Dopo un decreto ingiuntivo, emesso nel 2001 a favore mio e di miei altri 4 colleghi dal Giudice del lavoro, il debitore (ente locale) ha proposto ricorso in appello.
Dopo varie rimesse nei termini per motivi attribuibili alla controparte opponente, il giudice nel 2006 dichiara inammissibile il ricorso e dispone la definitiva idoneità all’esecuzione forzata del Decreto ingiuntivo con condanna dell’opponente alle spese legali.
La controparte opponente però eccepisce nel dispositivo ultimo del giudice un vizio di forma circa la data di notificazione del ricorso da cui è scaturita la inammissibilità del ricorso stesso, riproponendo quindi la riammissione nei termini per il ricorso in appello, senza tuttavia dare corso all’esecutività.
A tutt’oggi (Giugno 2012) abbiamo avuto solo rinvii delle udienze. Il nostro avvocato si oppone alla procedura dell’esecuzione forzata prima della sentenza definitiva della Corte di Appello perchè, secondo lui, potremmo incorrere in una futura restituzione della somma riscossa, in seguito alla eventuale sorte negativa del caso con l’aggravio degli interessi maturati nel tempo.

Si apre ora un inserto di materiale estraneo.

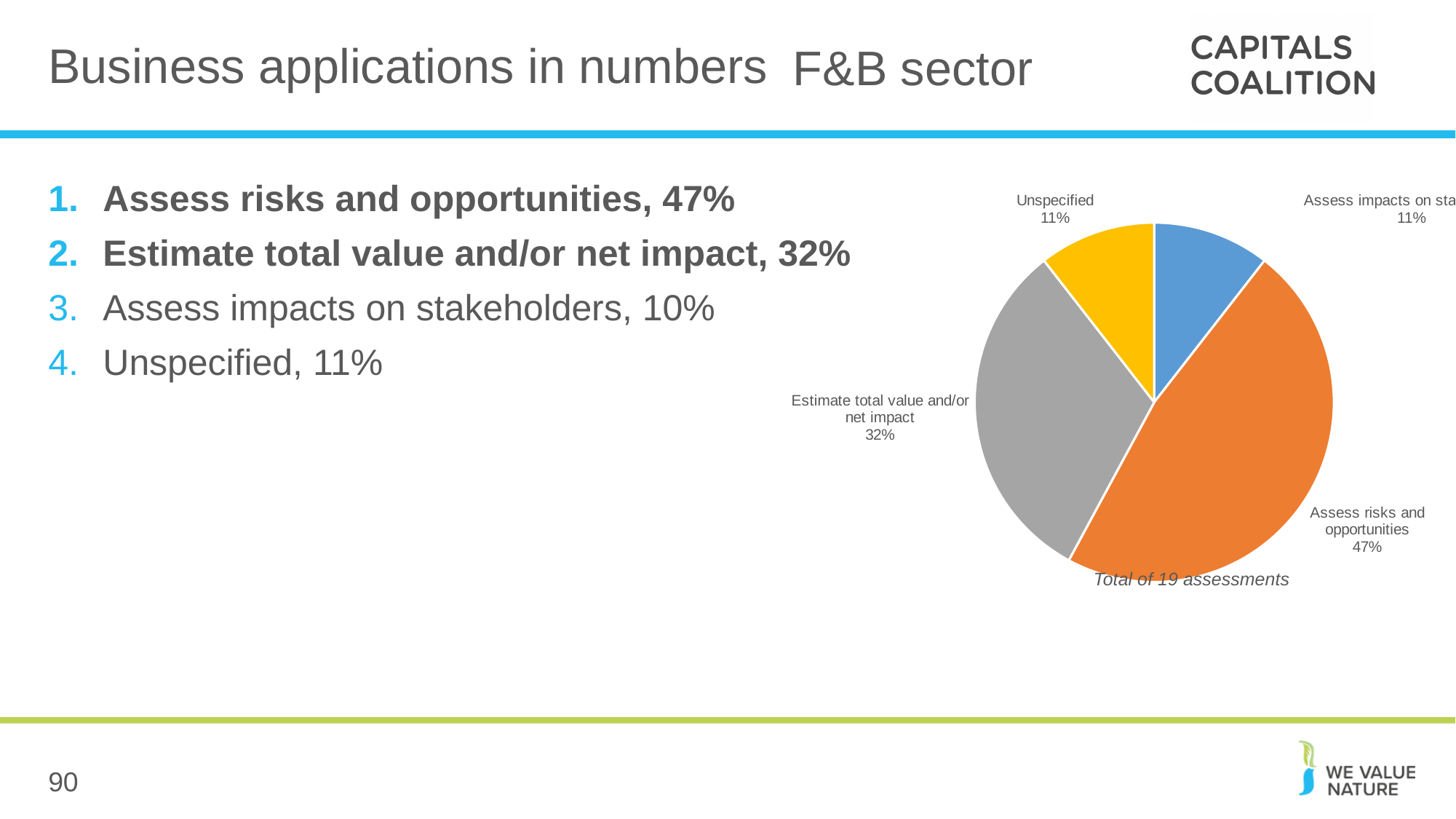
Which slice is larger in the pie chart: 'Estimate total value and/or net impact' or 'Unspecified'? Estimate total value and/or net impact What kind of chart is shown on the slide? pie chart How many percentage points larger is 'Assess risks and opportunities' than 'Estimate total value and/or net impact' in the pie chart? 15 percentage points Which slice of the pie chart is the largest? Assess risks and opportunities What colour is the 'Assess risks and opportunities' slice in the pie chart? orange How many slices does the pie chart have? 4 What percentage does the pie chart show for 'Estimate total value and/or net impact'? 32% Which slice is larger in the pie chart: 'Assess risks and opportunities' or 'Estimate total value and/or net impact'? Assess risks and opportunities According to the note below the pie chart, how many assessments does the chart cover in total? 19 assessments How many percentage points larger is 'Estimate total value and/or net impact' than 'Unspecified' in the pie chart? 21 percentage points What percentage of the pie chart is 'Assess risks and opportunities'? 47% What percentage does the pie chart show for 'Unspecified'? 11%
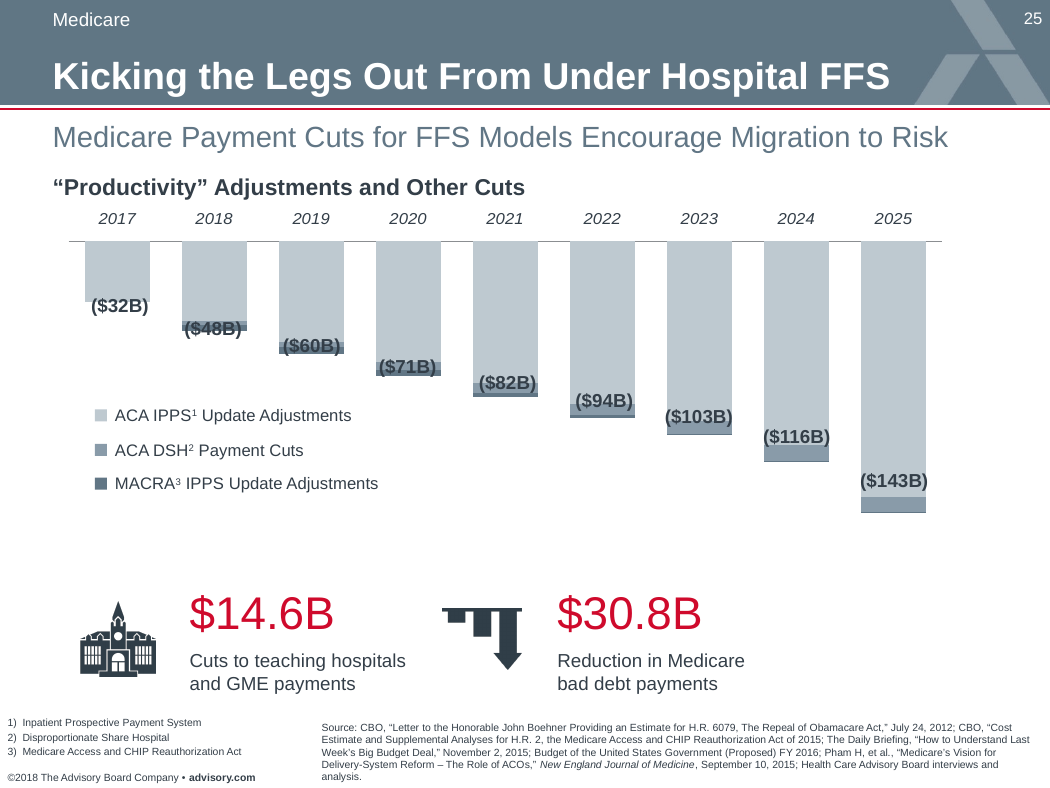
What is the difference between the total cuts labeled for 2025 and 2024? $27B What is the total value labeled for 2017 in the "Productivity" Adjustments and Other Cuts chart? ($32B) How many series does the chart's legend list? 3 What is the total value labeled for 2021 in the chart? ($82B) What kind of chart is used to show the "Productivity" Adjustments and Other Cuts? Stacked bar chart What is the total value labeled for 2025 in the chart? ($143B) Which year has the largest total cut shown in the chart? 2025 Which year shows a larger total cut, 2020 or 2022? 2022 Do the total cuts increase or decrease from 2017 to 2025? Increase What is the difference between the total cuts labeled for 2018 and 2017? $16B How many years are shown on the x axis of the chart? 9 Which year has the smallest total cut shown in the chart? 2017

E’ Giusto aspettare? Possibile che il giudice abbia sbagliato il calcolo delle date? Oppure è la conseguente decisione dopo le varie possibilità date dal giudice all’opponente di riammissione nei termini?
Mi limito a rispondere alla prima domanda, perchè non ho elementi per affrontare la questione della remissione in termini.
In situazioni simili, anche io preferisco consigliare ai miei clienti, come ha fatto il suo avvocato, una strategia processuale improntata alla prudenza.
Passare da escussore ad escusso non è un’esperienza piacevole.